We know conservation works. Just this month, a small group of cheetahs were relocated to the Bangweulu Wetlands in Zambia, the first of their species to return to the unique community-owned wetland in almost a century.
And there has been an increase in the number of elephants in Kenya; over 34,000 now live there, more than double the number in 1989.
Plus, the Kenyan government estimates the number of lions living in the country has increased by 25 percent – from 2,000 in 2010 to 2,489 now.
Reimagine the future
But as we re-strategise for post-COVID recovery, there is a growing realisation that safeguarding the environment must be at the heart of development plans.
For example wildlife tourism in Africa must not be just the domain of the rich westerner.
“We need to promote domestic and regional tourism within Africa,” said Kaddu Sebunya of the African Wildlife Foundation. “It is high time we market Africa to Africans at affordable and flexible budgets that will encourage them to embrace their heritage.”
A grim year it has been. But it’s also been a time for reflection, reconnection and re-imagining a very different future, that can reshape and restore us and the planet we live and rely on.
Your environment round-up
1. Hottest year on record?: Last month was the second hottest November ever recorded. If December temperatures show a similar trend, 2020 is on track to be the warmest year the world has ever seen.
2. Ski resorts in eye of climate storm: Developers in Austria are meeting local resistance to plans to demolish part of the Alps to build a ski resort.
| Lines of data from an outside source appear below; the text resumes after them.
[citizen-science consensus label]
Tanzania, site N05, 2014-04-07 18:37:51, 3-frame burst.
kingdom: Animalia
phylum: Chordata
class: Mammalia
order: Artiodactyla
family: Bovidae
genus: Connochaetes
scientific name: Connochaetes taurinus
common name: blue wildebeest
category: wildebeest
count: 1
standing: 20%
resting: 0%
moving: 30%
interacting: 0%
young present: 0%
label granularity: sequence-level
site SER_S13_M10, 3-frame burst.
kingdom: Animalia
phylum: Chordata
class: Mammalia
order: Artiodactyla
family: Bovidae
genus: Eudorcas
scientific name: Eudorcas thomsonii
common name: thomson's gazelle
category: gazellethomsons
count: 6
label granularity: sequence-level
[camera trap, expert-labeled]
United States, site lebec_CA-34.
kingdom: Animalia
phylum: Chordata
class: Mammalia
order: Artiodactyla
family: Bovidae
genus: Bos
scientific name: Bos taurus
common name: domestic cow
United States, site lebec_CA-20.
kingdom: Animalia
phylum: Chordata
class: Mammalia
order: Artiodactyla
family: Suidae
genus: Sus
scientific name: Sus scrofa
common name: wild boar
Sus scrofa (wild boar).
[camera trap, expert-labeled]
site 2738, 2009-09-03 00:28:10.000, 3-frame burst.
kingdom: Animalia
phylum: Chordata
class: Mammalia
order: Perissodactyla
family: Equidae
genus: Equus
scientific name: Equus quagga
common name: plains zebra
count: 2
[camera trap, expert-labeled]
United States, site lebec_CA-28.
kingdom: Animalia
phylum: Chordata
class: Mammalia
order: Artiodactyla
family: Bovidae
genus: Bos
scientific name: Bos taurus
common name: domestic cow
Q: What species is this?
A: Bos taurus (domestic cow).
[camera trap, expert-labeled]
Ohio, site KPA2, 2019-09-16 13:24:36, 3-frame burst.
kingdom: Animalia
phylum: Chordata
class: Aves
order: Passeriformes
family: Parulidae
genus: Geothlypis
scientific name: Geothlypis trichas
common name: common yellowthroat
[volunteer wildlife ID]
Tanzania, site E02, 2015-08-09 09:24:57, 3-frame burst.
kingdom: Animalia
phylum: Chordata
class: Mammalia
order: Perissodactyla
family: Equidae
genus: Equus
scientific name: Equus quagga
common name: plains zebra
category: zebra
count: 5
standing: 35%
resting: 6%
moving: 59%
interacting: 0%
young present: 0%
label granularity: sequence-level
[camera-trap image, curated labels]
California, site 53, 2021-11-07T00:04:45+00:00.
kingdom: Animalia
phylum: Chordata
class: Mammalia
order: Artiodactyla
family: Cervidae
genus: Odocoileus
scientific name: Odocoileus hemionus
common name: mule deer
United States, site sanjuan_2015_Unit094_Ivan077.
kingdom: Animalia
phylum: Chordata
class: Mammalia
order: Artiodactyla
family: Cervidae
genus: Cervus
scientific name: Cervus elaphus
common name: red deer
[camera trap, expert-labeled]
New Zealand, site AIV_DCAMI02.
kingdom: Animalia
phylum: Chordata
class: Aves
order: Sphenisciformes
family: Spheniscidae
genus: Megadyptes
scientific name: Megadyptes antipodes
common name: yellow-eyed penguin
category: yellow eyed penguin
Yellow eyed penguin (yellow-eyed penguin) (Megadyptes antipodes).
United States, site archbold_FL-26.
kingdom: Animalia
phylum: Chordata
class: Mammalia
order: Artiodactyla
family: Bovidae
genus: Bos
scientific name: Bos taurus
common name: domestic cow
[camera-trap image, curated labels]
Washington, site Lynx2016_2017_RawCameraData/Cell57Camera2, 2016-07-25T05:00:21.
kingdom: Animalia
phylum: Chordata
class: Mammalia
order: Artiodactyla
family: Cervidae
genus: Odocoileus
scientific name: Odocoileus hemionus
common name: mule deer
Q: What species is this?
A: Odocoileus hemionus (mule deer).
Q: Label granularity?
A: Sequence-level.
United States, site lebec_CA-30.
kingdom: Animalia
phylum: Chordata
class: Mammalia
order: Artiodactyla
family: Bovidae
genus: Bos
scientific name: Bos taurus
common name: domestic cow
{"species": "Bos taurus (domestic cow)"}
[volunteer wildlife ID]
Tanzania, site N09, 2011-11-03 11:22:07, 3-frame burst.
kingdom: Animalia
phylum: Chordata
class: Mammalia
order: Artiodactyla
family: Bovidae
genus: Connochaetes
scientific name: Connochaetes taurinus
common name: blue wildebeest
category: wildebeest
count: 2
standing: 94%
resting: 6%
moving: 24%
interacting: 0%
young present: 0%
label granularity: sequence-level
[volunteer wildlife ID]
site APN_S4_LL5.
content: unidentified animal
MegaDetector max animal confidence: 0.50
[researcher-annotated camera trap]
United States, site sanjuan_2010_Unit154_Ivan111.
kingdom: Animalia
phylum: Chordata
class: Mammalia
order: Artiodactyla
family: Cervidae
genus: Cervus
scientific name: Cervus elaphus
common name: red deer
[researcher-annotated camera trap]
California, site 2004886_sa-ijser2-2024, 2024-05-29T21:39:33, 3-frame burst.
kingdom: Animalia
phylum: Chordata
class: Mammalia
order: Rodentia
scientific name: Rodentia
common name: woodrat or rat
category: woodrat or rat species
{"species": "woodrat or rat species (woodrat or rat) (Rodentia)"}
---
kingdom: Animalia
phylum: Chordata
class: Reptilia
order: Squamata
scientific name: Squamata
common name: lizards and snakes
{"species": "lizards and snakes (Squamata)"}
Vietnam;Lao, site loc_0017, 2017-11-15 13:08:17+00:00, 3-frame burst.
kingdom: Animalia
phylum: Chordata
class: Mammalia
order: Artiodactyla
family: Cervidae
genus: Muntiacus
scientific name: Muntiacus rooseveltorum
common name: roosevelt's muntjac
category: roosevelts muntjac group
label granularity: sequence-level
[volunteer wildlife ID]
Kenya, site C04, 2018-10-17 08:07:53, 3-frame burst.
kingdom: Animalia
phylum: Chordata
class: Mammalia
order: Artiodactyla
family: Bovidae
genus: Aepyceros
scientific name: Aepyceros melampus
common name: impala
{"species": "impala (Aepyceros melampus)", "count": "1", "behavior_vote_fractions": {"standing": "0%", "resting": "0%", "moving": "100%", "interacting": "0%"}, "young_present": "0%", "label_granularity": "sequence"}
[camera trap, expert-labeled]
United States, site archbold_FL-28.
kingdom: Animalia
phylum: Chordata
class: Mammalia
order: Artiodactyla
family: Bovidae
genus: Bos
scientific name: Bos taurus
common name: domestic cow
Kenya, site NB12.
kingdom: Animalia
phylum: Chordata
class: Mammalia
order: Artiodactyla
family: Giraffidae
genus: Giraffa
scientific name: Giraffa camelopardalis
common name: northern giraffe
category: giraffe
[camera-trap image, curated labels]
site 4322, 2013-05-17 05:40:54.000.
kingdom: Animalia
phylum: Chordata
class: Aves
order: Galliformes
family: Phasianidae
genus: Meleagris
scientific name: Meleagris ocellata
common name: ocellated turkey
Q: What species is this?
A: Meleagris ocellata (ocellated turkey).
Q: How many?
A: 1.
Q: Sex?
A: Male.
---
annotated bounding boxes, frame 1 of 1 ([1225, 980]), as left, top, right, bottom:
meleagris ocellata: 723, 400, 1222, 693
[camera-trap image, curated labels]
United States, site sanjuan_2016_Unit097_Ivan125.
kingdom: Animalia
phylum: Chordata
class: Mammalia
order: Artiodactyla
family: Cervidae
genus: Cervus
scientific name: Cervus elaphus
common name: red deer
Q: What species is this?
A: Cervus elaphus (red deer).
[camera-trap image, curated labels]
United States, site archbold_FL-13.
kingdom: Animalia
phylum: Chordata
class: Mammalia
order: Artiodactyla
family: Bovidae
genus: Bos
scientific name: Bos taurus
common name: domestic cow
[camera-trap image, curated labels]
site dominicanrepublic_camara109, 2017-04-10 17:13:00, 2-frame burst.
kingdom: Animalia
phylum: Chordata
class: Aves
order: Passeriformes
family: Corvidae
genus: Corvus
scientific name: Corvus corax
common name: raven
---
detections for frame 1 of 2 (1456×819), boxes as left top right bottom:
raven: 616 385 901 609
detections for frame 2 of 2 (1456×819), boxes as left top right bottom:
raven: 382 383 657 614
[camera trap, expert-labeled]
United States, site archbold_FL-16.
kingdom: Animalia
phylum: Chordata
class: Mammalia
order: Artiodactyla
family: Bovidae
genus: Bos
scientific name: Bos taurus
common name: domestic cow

This while a warming climate endangers the snowy region and the local way of life.
3. All the answers on climate change: What is the Paris Agreement? How much trouble is the earth in? To demystify global warming, here is a helpful list of 17 climate questions with some straightforward answers.
4. Call the cavalry: Police horses rescue inner-city garden: In London, a community garden could not find livestock to help stamp in autumn seeds. But they got help from the next best thing: police horses.